Most bacon you buy is wet-cured: pumped full of brine, hung briefly, sliced and packaged. It's fast, cheap, and it's why supermarket bacon often shrinks to half its size in the pan and weeps a milky liquid you don't want to think about.
That's not how we do it.
The proper way takes time
Our bacon is dry-cured. We rub the pork belly or shoulder with a salt and sugar mix, sometimes with a touch of maple syrup or our own seasoning, and we leave it in the cure for days. Salt draws out moisture; the cure penetrates evenly; the meat firms up and concentrates in flavour.
Then we wood-smoke it. Real wood, real smoke, the way bacon was made before liquid smoke was a thing. Each batch takes the better part of a week from start to finish.
Why bother
Because the difference is real. Properly cured bacon doesn't shrink to nothing in the pan because the moisture has already been drawn out the right way.
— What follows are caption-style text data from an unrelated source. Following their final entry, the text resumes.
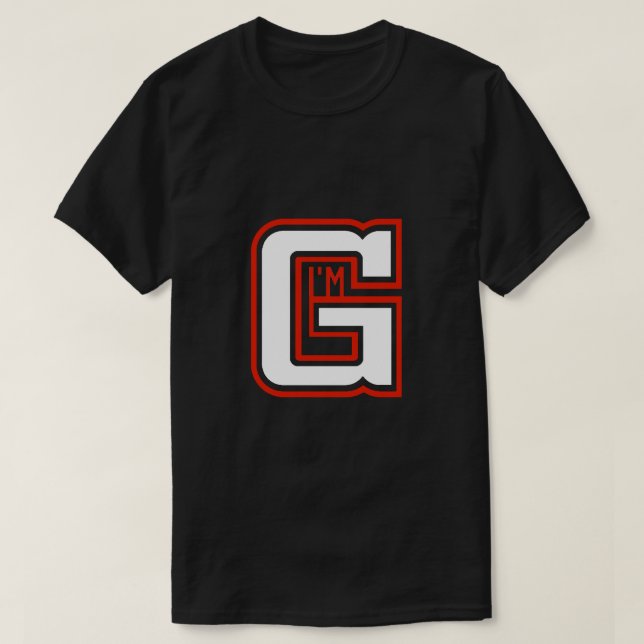 Sou G T-Shirt (Frente do Design)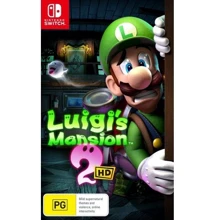 Luigis Mansion 2 HD (Nintendo Switch): Серия приставки Nintendo Switch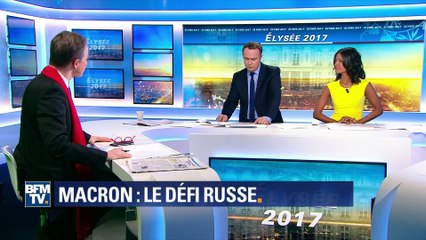 ÉDITO – "C'est par le verbe que Poutine va tenter de prendre l'ascendant sur Macron"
The flavour is concentrated and savoury rather than watery and salty. The fat renders cleanly. And you can taste the smoke - not a chemical approximation of it.
It's also better for you. We make a nitrite-free version, cured naturally with sea salt and time. Slightly less pink than traditional, just as full-flavoured. And our signature Morpeth bacon uses traditional curing for the deep, classic flavour.
Worth the difference
Yes, ours costs a bit more than supermarket bacon. But you use less of it, you taste it more, and you're supporting actual butchering instead of factory production. Try it once and supermarket bacon will start to feel like a downgrade.